Complexities of Simple Mendelian Disorders
Great session with Anna Rose from UCL Institute of Ophthalmology delivering a great presentation on non-penetrance in PRPF31-associated retinitis pigmentosa. Natassia Vieira from Boston Children’s gave an interesting talk on using dog models to study muscular dystrophies similar to what we are doing in a dementia-related disorder.
Variant Calling: What makes the difference
Very interesting session with a wide range of topics. Improving the genome reference by using sequences derived from populations closer to the study samples or by using a graph-based pan-genome; new algorithms for sequence alignment and variant calling; detecting CNVs in WGS data. One particularly interesting talk from Deanna Church who made a very compelling case for the update to GRCh38. We will have to deal with this soon.
Genetics and Mechanisms in Neurological disorders
A couple of talks on essential tremor: TENM4 mutations segregating in 3 ET families and the p.G399S HTRA2 in a 6-generation kindred with Essential Tremor and Parkinson’s Disease. Data suggesting a novel disease-causing variation for CMT. GWAS for migraine with 29 new risk loci, pointing to biological pathways of ion homeostasis, nitric oxide signalling and oxidative stress.
The Human Knockout Project
Lots of work done on Loss of Function mutations. Examples of LoF mutations in a spectrum of impact, some are actually good for an organism, while others are deleterious. Several examples of why it can be difficult to identify these from seq data.
Architecture and Impact of human Knockout Alleles
Dan MacArthur releasing ExAC: 63k exome-seq’d individuals (remember, these include 1kG and EVS). Work from deCODE on identifying and ultimately deep phenotyping the 8041 individuals with completely KO genes. Interesting presentation on NUTvar. 1000 samples from the 1958 British Birth Cohort have been exome sequenced and analysed for protein truncating variants.
Cloudy with a Chance of Big Data
Several talks on improved methods for data analysis. Ryan Layer and Chris Chang presented tools we have been testing and applying to our ongoing work. All talks presented exciting developments and ideas.
Genetics of Complex Neuropsychiatric Disorders
Quite a few good talks. Results from autism gene networks and how transcriptome sequencing of human aging brain tissue showed genetic effects on splicing in AD were very interesting, as were the exome chip results from the AD work.
Goncalo Abecassis talked about the completion of the 1kG project. Lots of great work done here. We are all thinking of the 100k genomes, etc, but this is really seminal work.
Neurogenetics: From Gene to Mechanism (II)
Several talks associating mutations with phenotype.
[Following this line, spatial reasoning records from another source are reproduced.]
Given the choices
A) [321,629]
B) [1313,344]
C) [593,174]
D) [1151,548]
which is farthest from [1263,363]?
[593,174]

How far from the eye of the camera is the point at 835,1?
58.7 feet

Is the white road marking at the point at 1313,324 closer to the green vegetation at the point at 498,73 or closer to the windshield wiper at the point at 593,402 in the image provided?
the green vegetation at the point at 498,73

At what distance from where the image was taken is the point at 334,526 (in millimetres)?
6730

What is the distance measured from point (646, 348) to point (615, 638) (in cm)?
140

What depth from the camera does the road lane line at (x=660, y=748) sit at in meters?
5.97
The CHCHD10 gene for ALS and FTD was perhaps the most directly relevant to us – this was also a very good talk.
Diagnostic Yield of New Genomic Technologies
Several talks showing how the introduction of genome-wide genotyping arrays and sequencing has revolutionized diagnostics. The amount of diagnosis that are only now possible is staggering. This was amply emphasised by all speakers.
Exome Sequencing as Standard of Care in Clinical Genetics
Another series of great talks showing the power of exome-seq for identifying disease causing mutations and group’s experiences of using this in a clinical setting.
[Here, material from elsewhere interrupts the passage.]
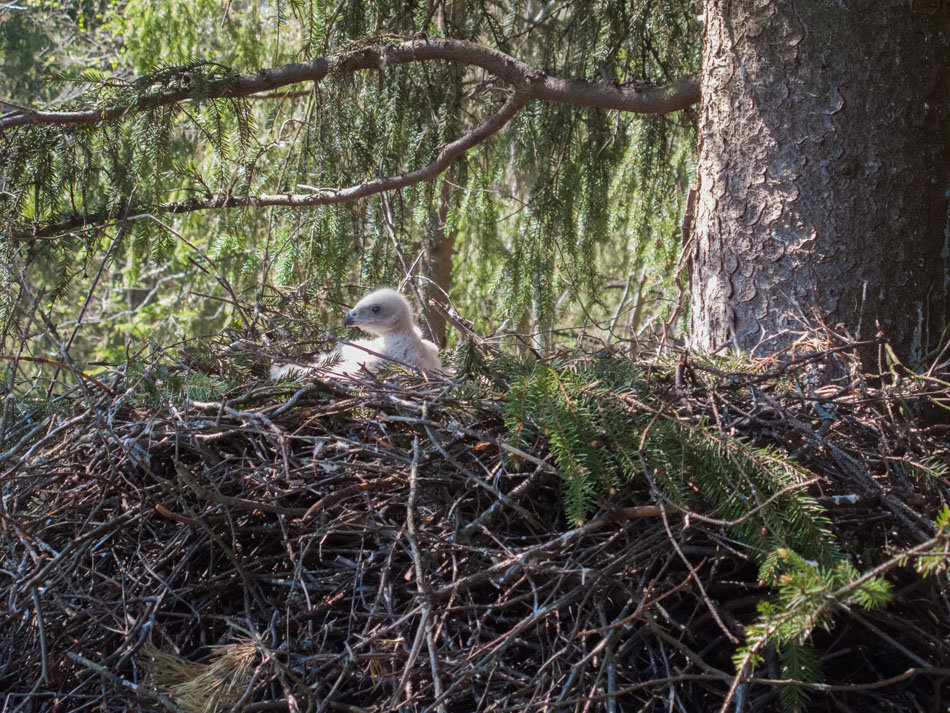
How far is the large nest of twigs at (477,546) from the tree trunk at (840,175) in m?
0.50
We Have the Technology: Next-Generation Genomic Methods
A series of really interesting novel technological approaches. The targeted locus amplification (TLA) from Cergentis was possibly relevant to our work.
Genomic Variation: Interpreting the Uninterpreted
Talks on how to improve our annotation of variants. Thumbs up from the speaker to in-silico prediction softwares which seem to perform well in predicting novel pathogenic variants in well characterised genes.
Heritability and Risk Prediction for Complex Traits: Regulatory Variants and Polygenic Models
Great talks here as well. We would single out Eleftheria from the Sanger Inst. with data on population isolates from Greece and African cohorts from Uganda. Two very different projects with very interesting results. Also, Frank Dudbridge from UCL with a very thorough talk on polygenic risk analyses.